Ana M. Viamonte Ros, M.D., M.P.H.
Surgeon General of the State of Florida
4052 Bald Cypress Way
Tallahassee , FL
Phone: 850 -245-4147  
Fax: 850 - 487-4574

Dear Dr. Ros:

I am writing about a matter of great importance with regards to the health of the people of the state and elsewhere.  As is well known, the fertility of people is declining rapidly on average all over the world.  What is less well known is that there is a strong tendency for fertility to level off at somewhere between 1 and 1.5 children per woman.  Given that we are on a finite planet that we are already overtaxing, this all adds up to a comforting picture.

However people continue to want children and often have difficulty with that.  What is hardly known at all is that kinship is related to fertility.  Yet facts have been published in prestigious scientific journals.  Let me list the four that I think are the most relevant.

  1. On the Regulation of Populations of Mammals, Birds, Fish, and Insects, Richard M. Sibly et al. SCIENCE vol. 309 no. 5734  JULY 22, 2005 page 607 – 610
  2. An Association between Kinship and Fertility of Human Couples, Agnar Helgason et al. SCIENCE vol. 329 no. 5864 February 8, 2008 page 813 – 816
  3. Human Fertility Increases with Marital Radius, Rodrigo Labouriau et al. GENETICS vol. 178 no. 1 January 2008 page 601 – 603
  4. Comment on “An Association between Kinship and Fertility of Human Couples,” Rodrigo Labouriau et al.

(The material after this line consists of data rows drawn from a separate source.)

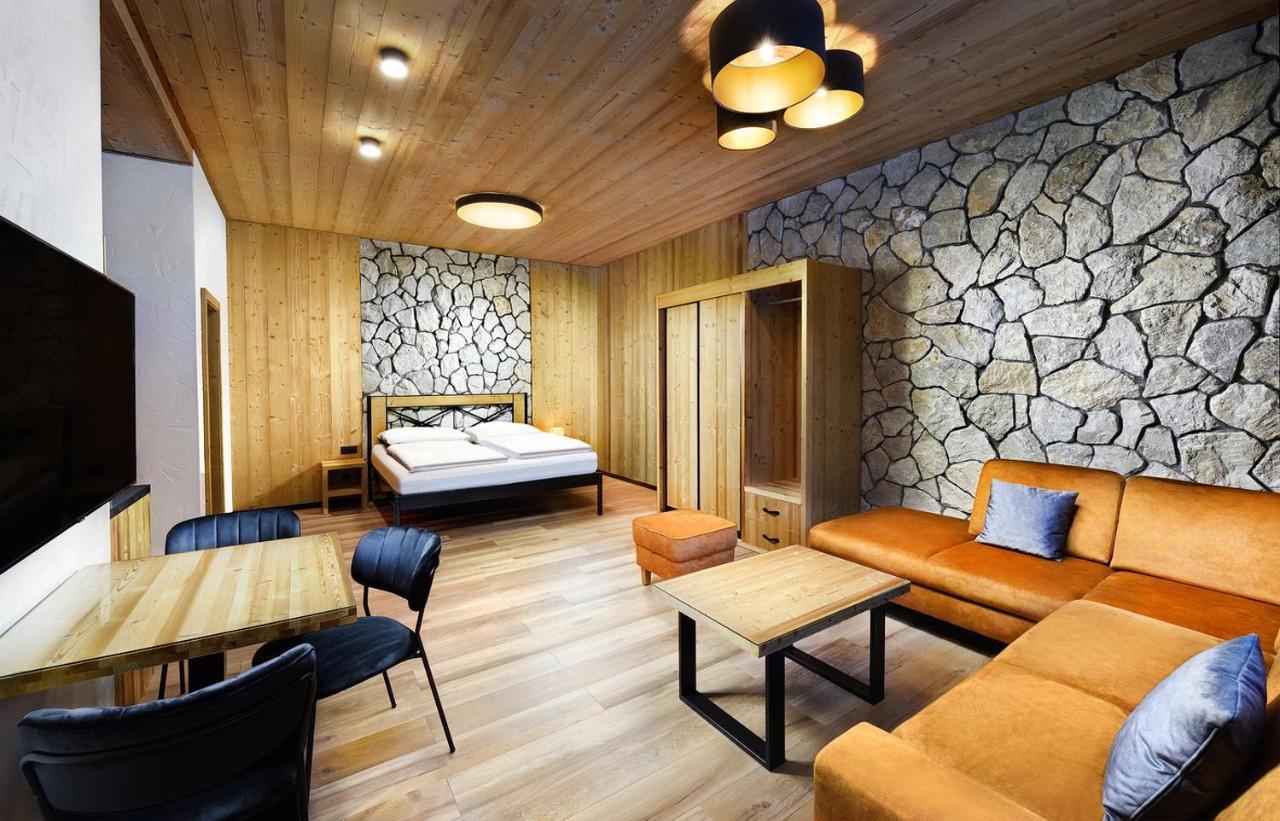 Apartmany Demaenovka Demänovská Dolina Buitenkant foto
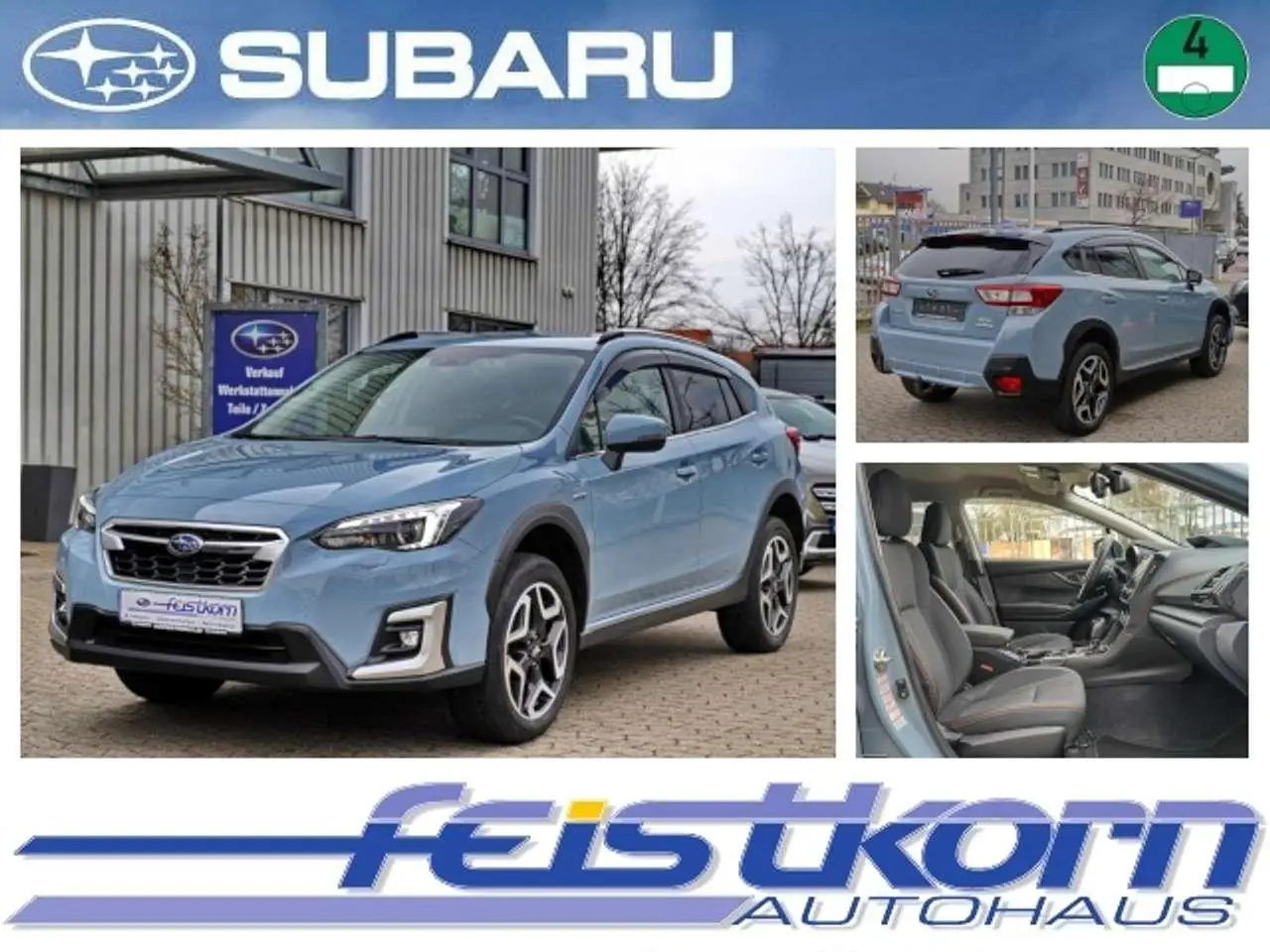 Photo 1 : Subaru Xv 2020 Petrol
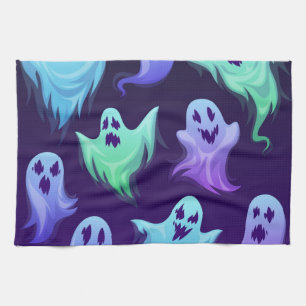 Ghost pattern kitchen towel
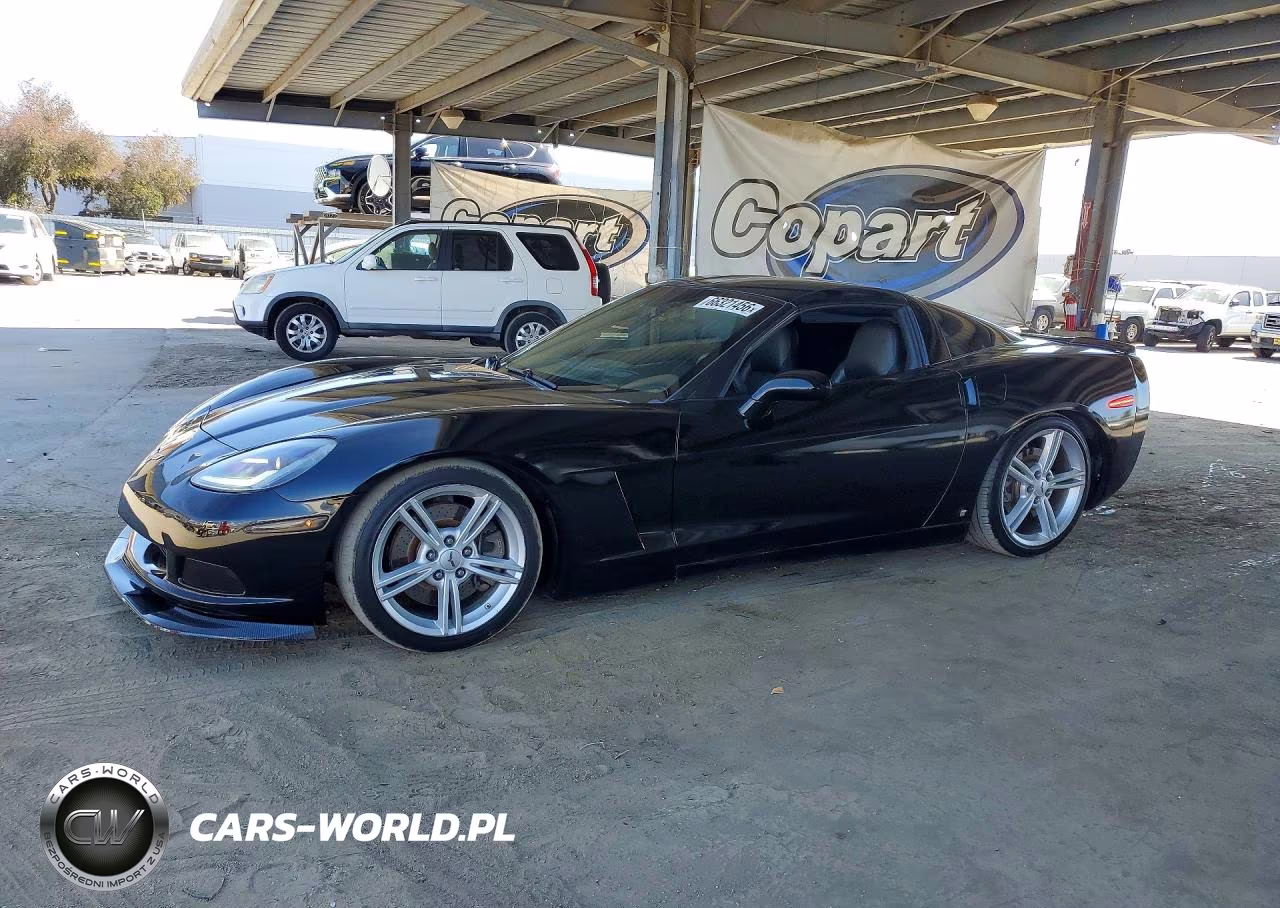 2009 Chevrolet Corvette – zdjęcie 1 z 12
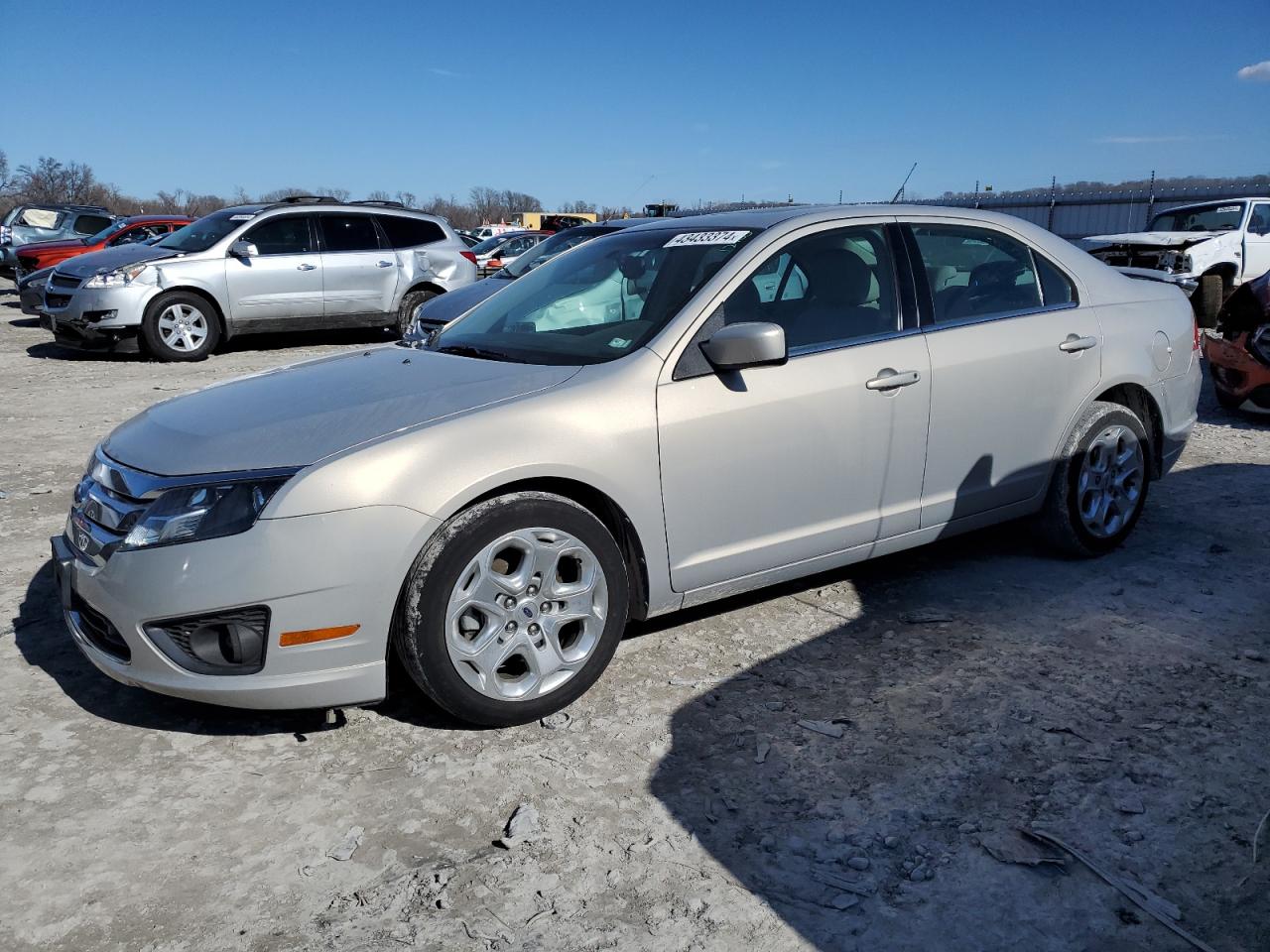 FORD FUSION 2010 3fahp0ha2ar210084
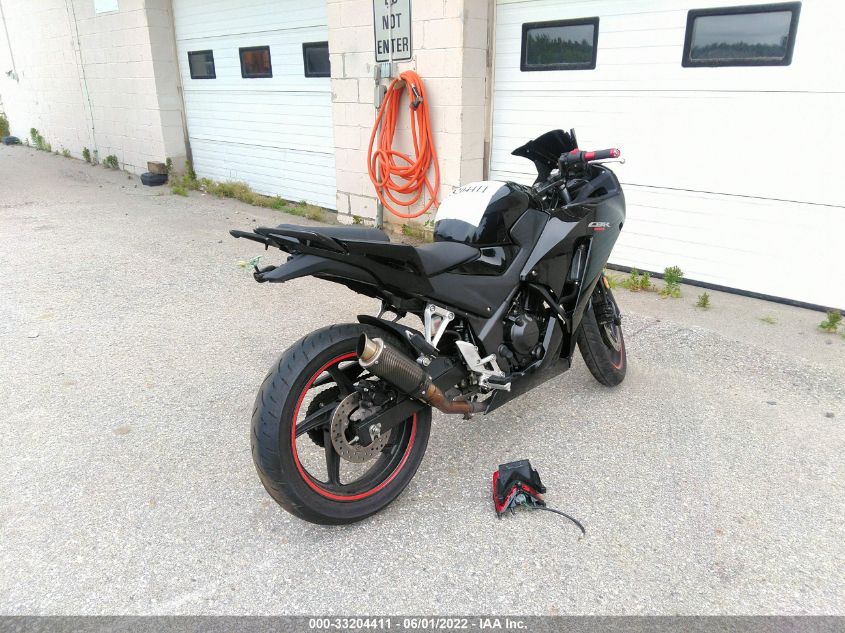 2015 HONDA CBR300 R MLHNC5107F5103059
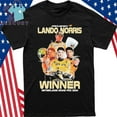 Mclaren Lando Norris Winner Netherlands Grand Prix 2024 T Shirt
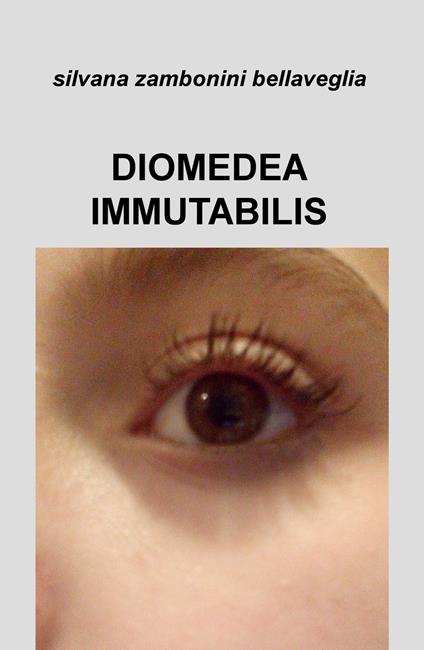 Diomedea immutabilis - Silvana Zambonini Bellaveglia - copertina
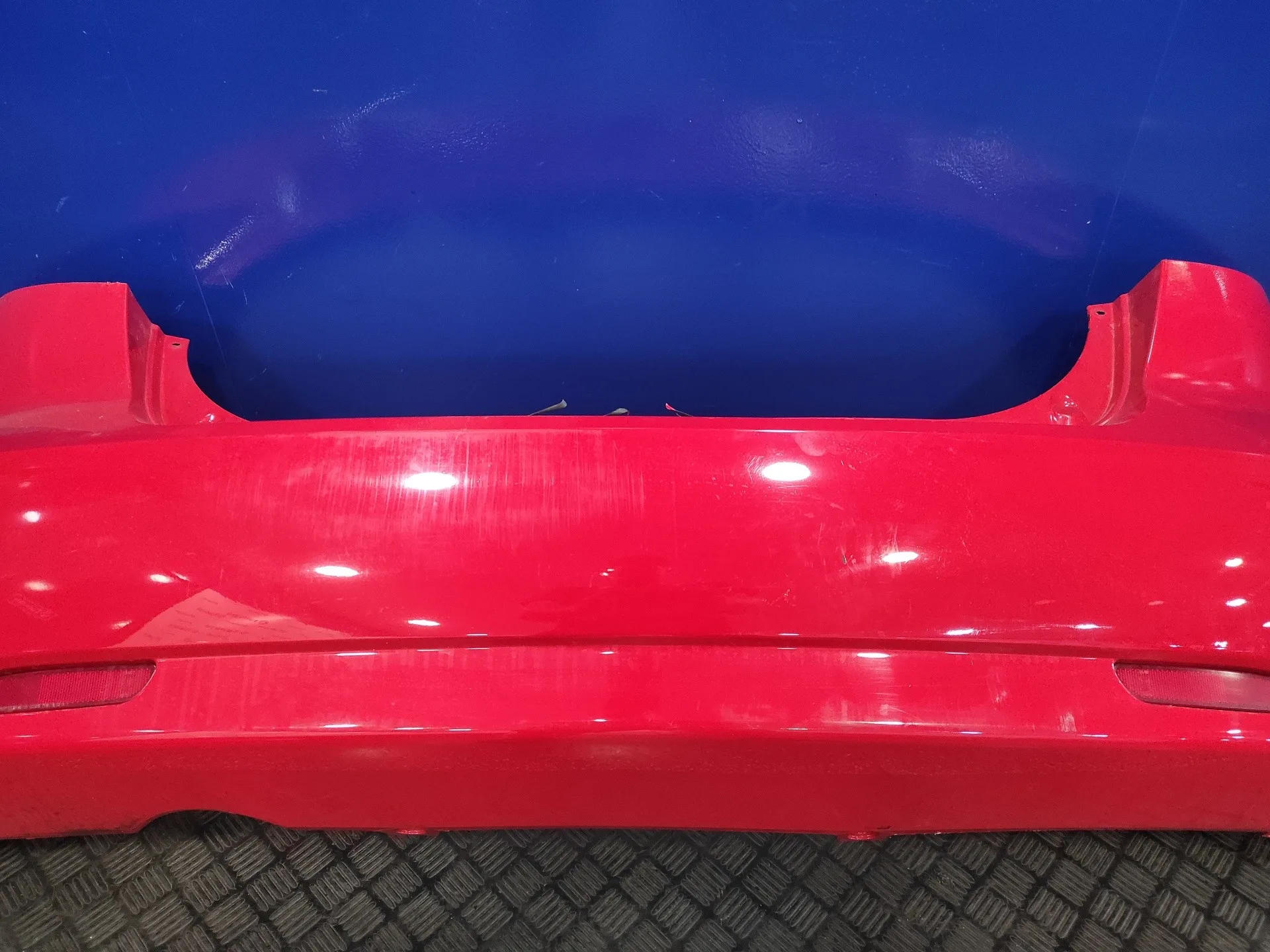 Paragolpes Trasero para Chevrolet Lacetti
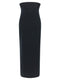Issey Miyake Allow Long Skirt With Zip
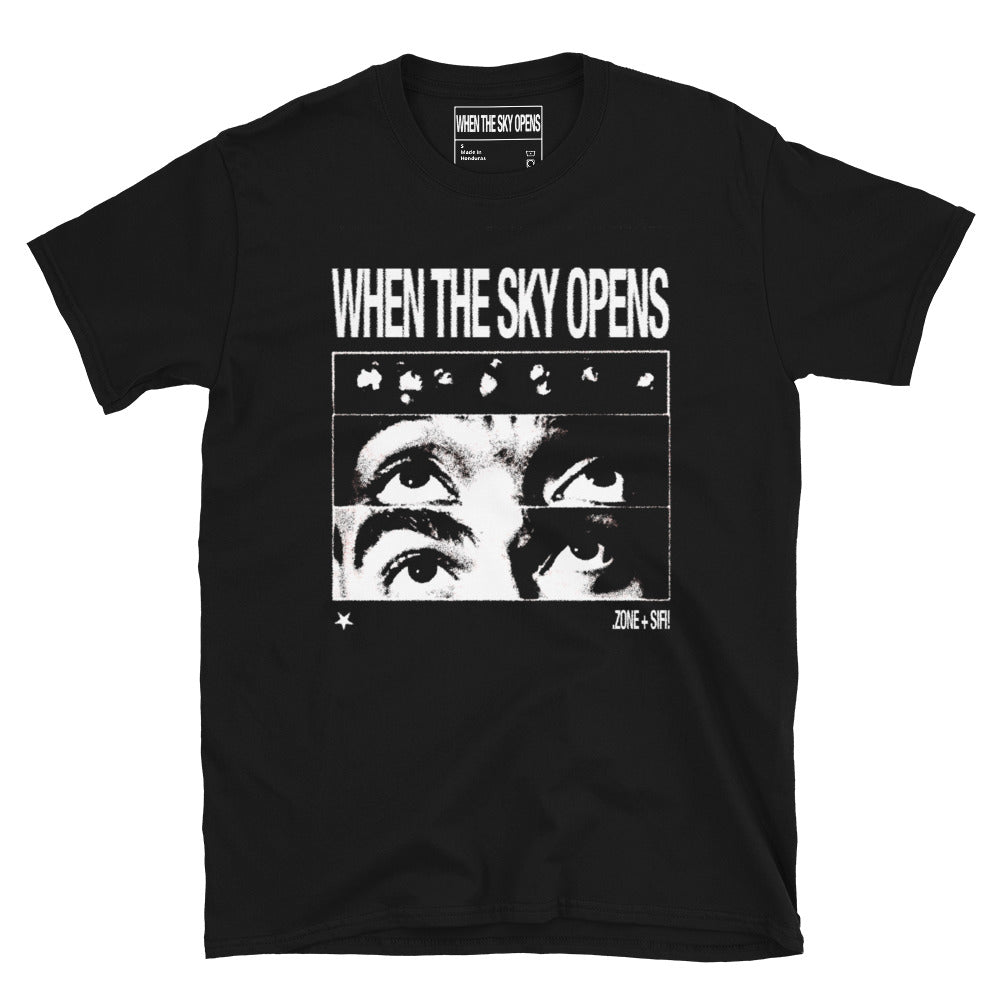 WHENTHESKYOPENS Short-Sleeve Unisex T-Shirt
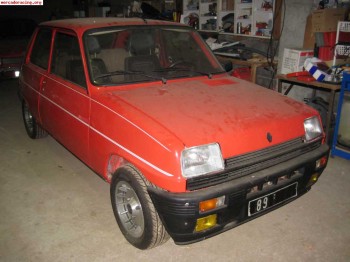 Renault 5 alpine turbo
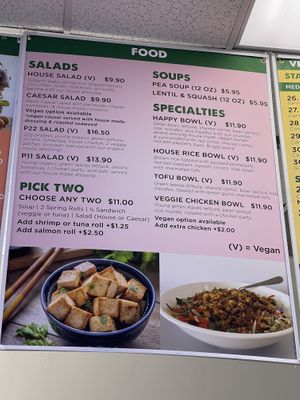 Menu  at OR Smoothie and Cafe in Richmond Heights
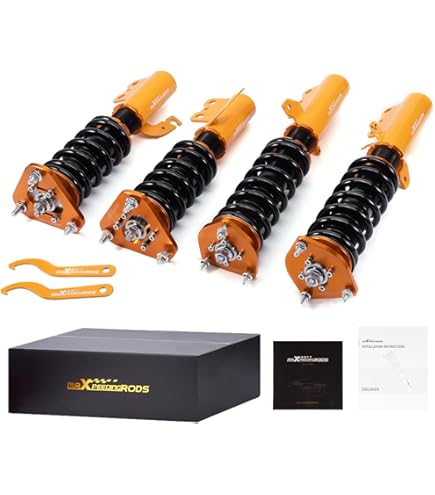 Amazon.com: Tein Street Basis Z Front and Rear Coilover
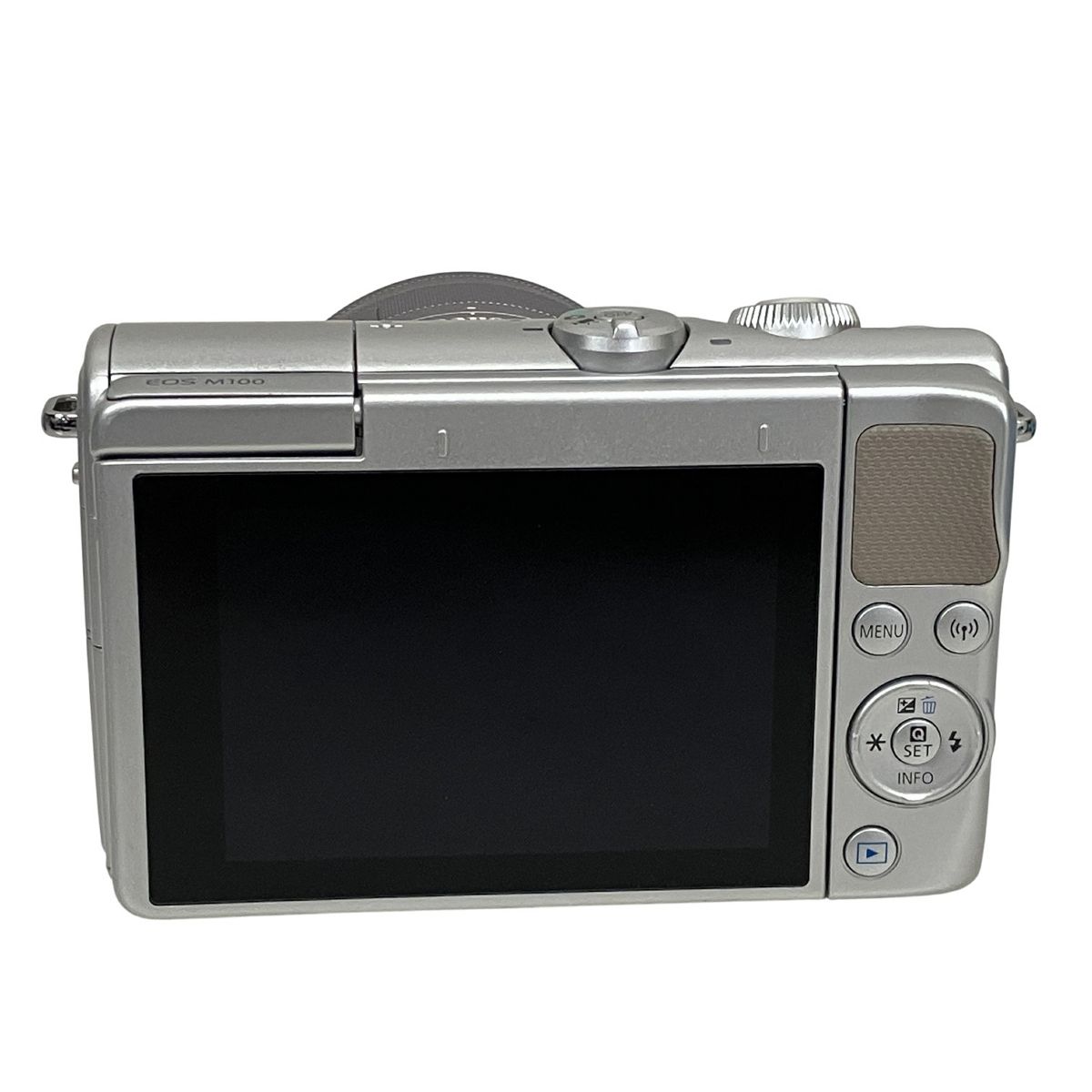 Canon EOS M100 EF-M 15-45mm F3.5-6.3 55-200mm F4.5-6.3 ダブル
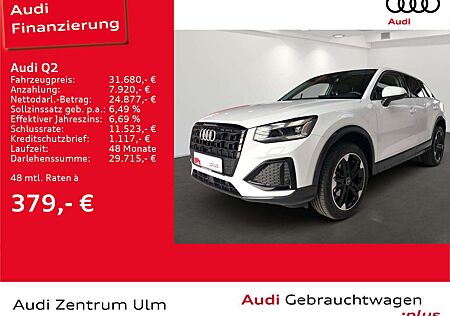 Audi Q2 advanced 30 TDI S tronic AHK MATRIX E-KLAPPE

SCIENCE vol. 322 no. 5908 12 December 2008 page 1634 – 1635


The first article describes an analysis of more than 1,000 field studies of animals.  They did not find inbreeding depression in the wild.  What they did find was that in small populations growth rate – and hence fertility – actually fell rapidly as population size increased and then leveled off below replacement level.  This surprising result was seen to be unrelated to environmental factors. 

The second article looks directly at the kinship of people and the same curve is found.  Past second cousins, the number of children and the number of grandchildren fell rapidly with decreasing kinship and then leveled off below replacement. 

The third and fourth articles taken together show the same relationship based on inferred kinship based on distance between birthplace in Danish couples. 

Given three independent papers, one summarizing over a thousand studies, and all pointing to the same effect it appears that science has spoken.  Those who want babies must marry kin or face a significant risk of disappointment or disappointed children. 

In medicine we have means to encourage fertility, but these means address specific couples.  For reproductive health people need to know at an early age what the science is so as to be able to take it into account during courtship.  It is possible to argue that it should be taught in public schools since it is a matter of public interest.  That is a matter of judgment of course. 

What is more pressing is the fact that almost nobody knows what the science is.  No official statement has been made, such as was made about cigarettes and health, warning people of the consequences of their choices. 

I hope you will look into this and make an appropriate assessment so that the rest of us doctors understand. 

I have spent the last several years watching this evolve and looking into the historical effects of birth rates, which is rather easier to do than demonstrate directly the relationship between birth rate and fertility.  I am ready to do anything in my power to help you if you decide to move forward.

I am sure you will want to call in experts and quiz them.  I should caution you that the Sibley study was done in England, the Helgason study done in Iceland and the Labouriau studies done in Denmark, so calling them in for a chat would not be easy.  As regards consulting other experts, my experience is that the prejudice against kin marriages is as strong – and alas as irrational – among professionals as among others, so you may find yourself having to insist on the facts being discussed rather than accepting a comfortable generalization based on commonly held belief.

Perhaps it would be best to convene a committee to look into the facts and come up with a prudent analysis.  As I said I am at your disposal.